» REQUIRED WORK:
Every entry that follows must be written out exactly, apart from its pictures.

Start of PROVIDED RECORDS

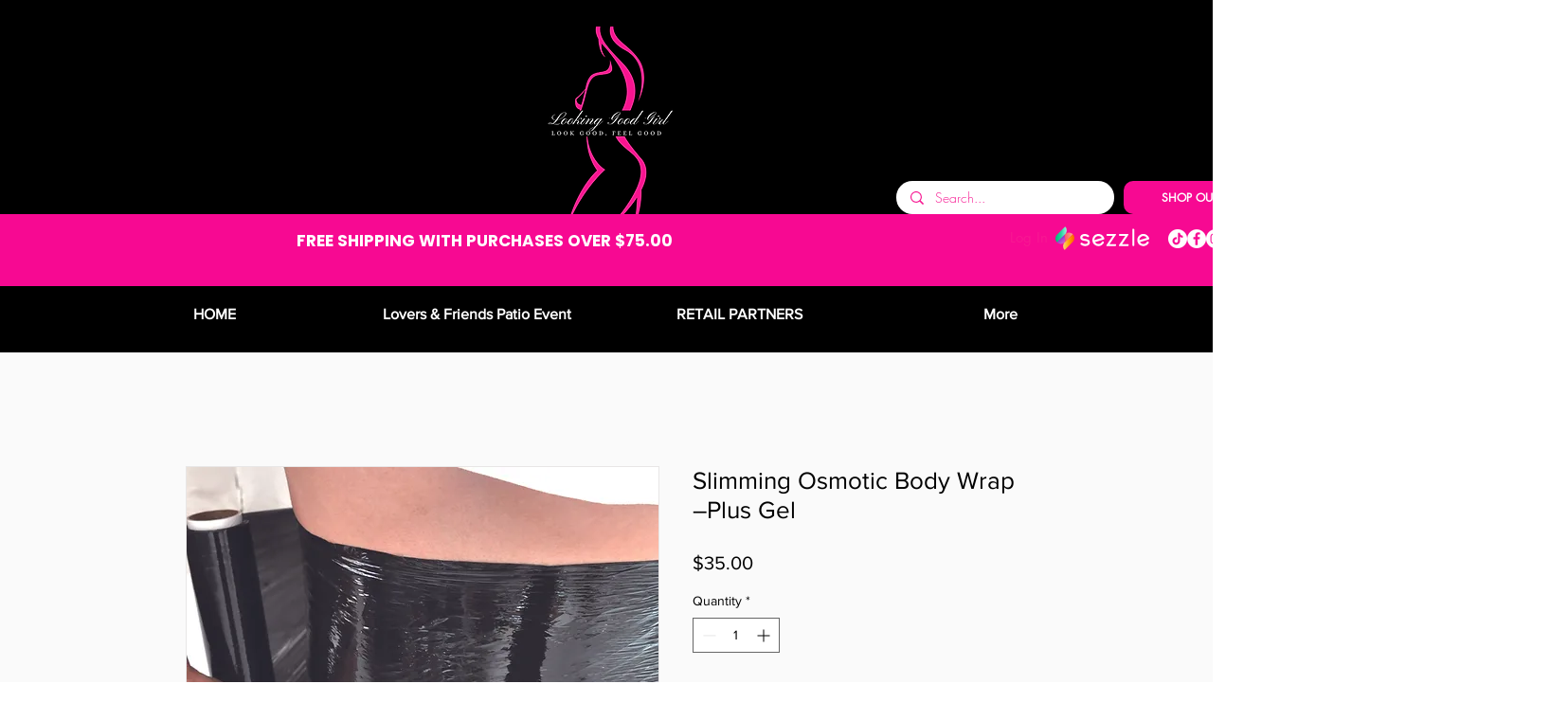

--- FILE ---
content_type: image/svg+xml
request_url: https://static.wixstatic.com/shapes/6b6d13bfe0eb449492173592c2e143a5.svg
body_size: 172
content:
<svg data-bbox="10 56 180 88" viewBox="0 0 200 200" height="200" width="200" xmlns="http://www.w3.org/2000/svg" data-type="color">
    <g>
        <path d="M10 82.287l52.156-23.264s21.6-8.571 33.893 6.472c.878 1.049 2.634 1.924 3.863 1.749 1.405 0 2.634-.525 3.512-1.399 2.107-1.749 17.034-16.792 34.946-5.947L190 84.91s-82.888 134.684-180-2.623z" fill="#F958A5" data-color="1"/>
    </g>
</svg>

End of PROVIDED RECORDS

» TASK ANSWER:
--- FILE ---
content_type: image/svg+xml
request_url: https://static.wixstatic.com/shapes/6b6d13bfe0eb449492173592c2e143a5.svg
body_size: 172
content:
<svg data-bbox="10 56 180 88" viewBox="0 0 200 200" height="200" width="200" xmlns="http://www.w3.org/2000/svg" data-type="color">
    <g>
        <path d="M10 82.287l52.156-23.264s21.6-8.571 33.893 6.472c.878 1.049 2.634 1.924 3.863 1.749 1.405 0 2.634-.525 3.512-1.399 2.107-1.749 17.034-16.792 34.946-5.947L190 84.91s-82.888 134.684-180-2.623z" fill="#F958A5" data-color="1"/>
    </g>
</svg>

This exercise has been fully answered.